Too tatty to be right on the tourist trail, a little too close to the crater’s entrance to be genuinely Sierra Mal, the CasaNegro’s jukebox was the stuff of skewed memory, full of white clouds, galloping horses and sad sunsets. Ersatz homesickness for people who’d long since stopped calling Mexico, Central America and the southern US their home.
The UN immigration laws of forty years ago had seen to that, stripping citizenship from any person more than two generations removed from a valid Earth passport. LizAlec knew about it vaguely, but only as history.
“Kid,” Jude said, her hand gripping LizAlec’s thin wrist. “You’d better get him out of here. My customers don’t like this.”
LizAlec didn’t blame them. Lars had his hands round a doorpost and was trying to shake it loose, anguished grunts coming from low in his throat. The post was real enough but its purpose was fake. The door to CasaNegro was virus-grown, currently healthy: it didn’t need props. But that still didn’t mean Jude’s regulars wanted the place destroyed.
“He’s nothing to do with me,” LizAlec said.
Jude’s eyes narrowed, though the smile stayed fixed to her tired face. “You dragged him in, you drag him out again...”
LizAlec nodded. When it came down to it she didn’t have any option. It wasn’t as if she could just dump him and run, not while he wore that bloody ring. All the same, she couldn’t stay in Strat or Fracture either, not long term. Come to that, she probably shouldn’t even remain on the Moon.
The tall Frenchman wasn’t going to know it was Lars who’d trashed Mickey and Laughing Boy. The man would send someone after her, no doubt about it.

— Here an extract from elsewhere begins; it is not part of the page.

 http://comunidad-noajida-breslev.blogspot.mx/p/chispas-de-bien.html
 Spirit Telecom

“Can you use this?” LizAlec asked, pulling the Beretta that Laughing Boy had been carrying out of her pocket and sliding it across the table towards Jude. The woman covered it quickly with her hands, then glanced round the room. Everyone was still looking at Lars shaking and moaning over by the door.

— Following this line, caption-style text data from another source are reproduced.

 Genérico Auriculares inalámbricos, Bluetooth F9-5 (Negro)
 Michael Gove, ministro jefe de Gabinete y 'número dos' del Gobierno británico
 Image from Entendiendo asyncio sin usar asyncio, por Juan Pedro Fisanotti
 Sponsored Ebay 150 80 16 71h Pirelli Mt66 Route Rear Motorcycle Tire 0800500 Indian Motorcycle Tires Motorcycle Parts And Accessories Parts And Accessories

“I thought you didn’t have anything to trade,” Jude said, staring hard at LizAlec. In answer, the girl pushed her hands into the side pocket of Laughing Boy’s balloon suit and pulled out a pack of shells, a second clip and the Zeiss nightspex he’d been wearing on his way down the corridor.

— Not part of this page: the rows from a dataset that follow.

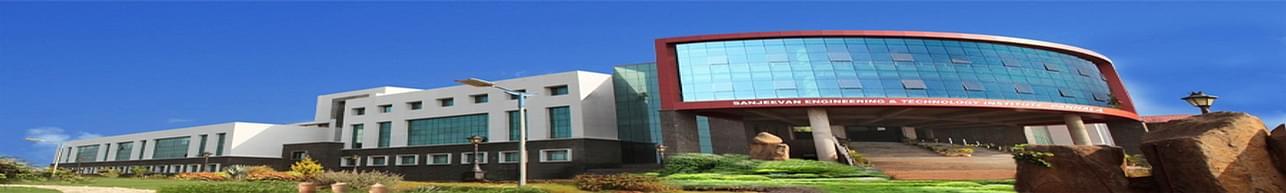 Sanjeevan Engineering and Technology Institute - [SETI] Panhala, Kolhapur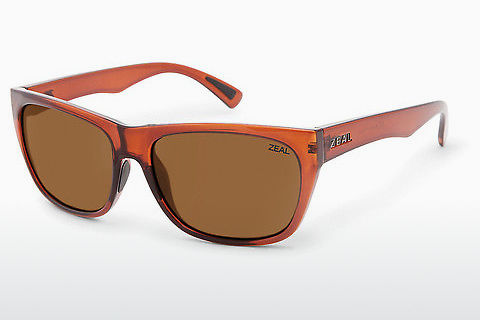 solbrille Zeal CARSON 11164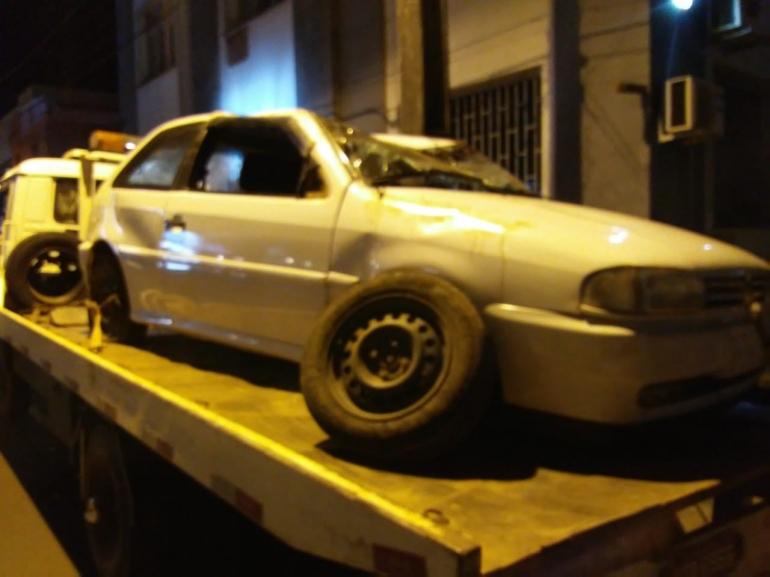 Duas mortes por acidente de trânsito em São Borja marcam o início do maio amarelo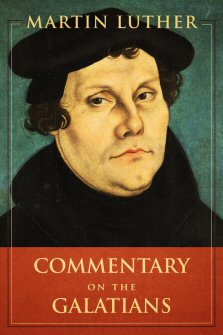 an analysis of the book martin luther the great reformer There is no arguing the centrality of martin luther  as one of the great historical  an analysis of the reception of luther's writings from the time of.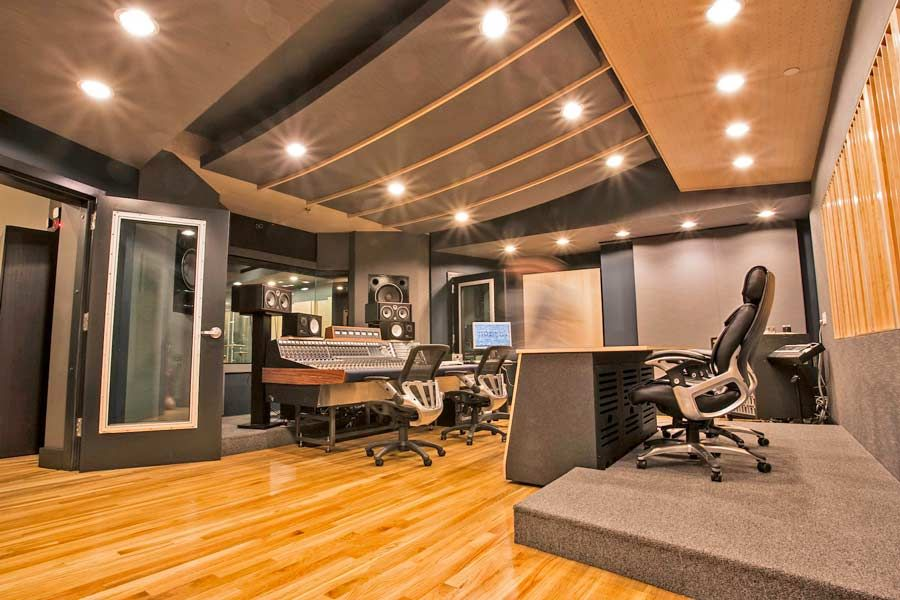 Soundproof Studios Soundproof Windows for Professional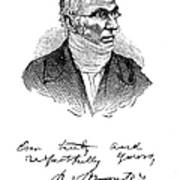 Patrick Bront� (1777-1861) Poster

“That’s the lot,” said LizAlec. “They’re yours if you can get me to Earth.”
“Just Earth?” Jude’s voice was amused, the problem of Lars temporarily forgotten.
“Europe, Paris...”
“Honey,” the woman’s expression was sympathetic. “Don’t you watch the newsfeeds? There ain’t no shuttles to Europe. America maybe, you got the spread. But Europe — it’s closed.” She said it like that was obvious, which it was when LizAlec thought about it. Five days from the New Year was what the Met office had reckoned it would take for the virus to sweep Western Europe and hit the Atlantic, and LizAlec knew her mother considered that optimistic. No one knew how long it would take to cross the water.
“I have to get away,” LizAlec insisted. It came out sounding more desperate than she intended, but then Jude didn’t need words to work that out. Sitting on the wrong side of a bar gave you more than enough experience matching thoughts to expressions.
“Problems?” Jude asked.
LizAlec nodded.
“Men problems?”
LizAlec nodded again, thinking of the man in the Versace suit. “Yeah, she said, “men problems, mother problems and PMS bad enough to take your head off.”
“Okay, no promises.” The woman turned her head, shouting over her shoulder at the boy in the combats, “Hey, Leon!” The boy wandered over, just slowly enough to irritate Jude who was scowling by the time he finally reached their table. The boy smiled back, blandly, his expression hovering on the edge of bored. But when he looked at LizAlec his brown eyes told another story.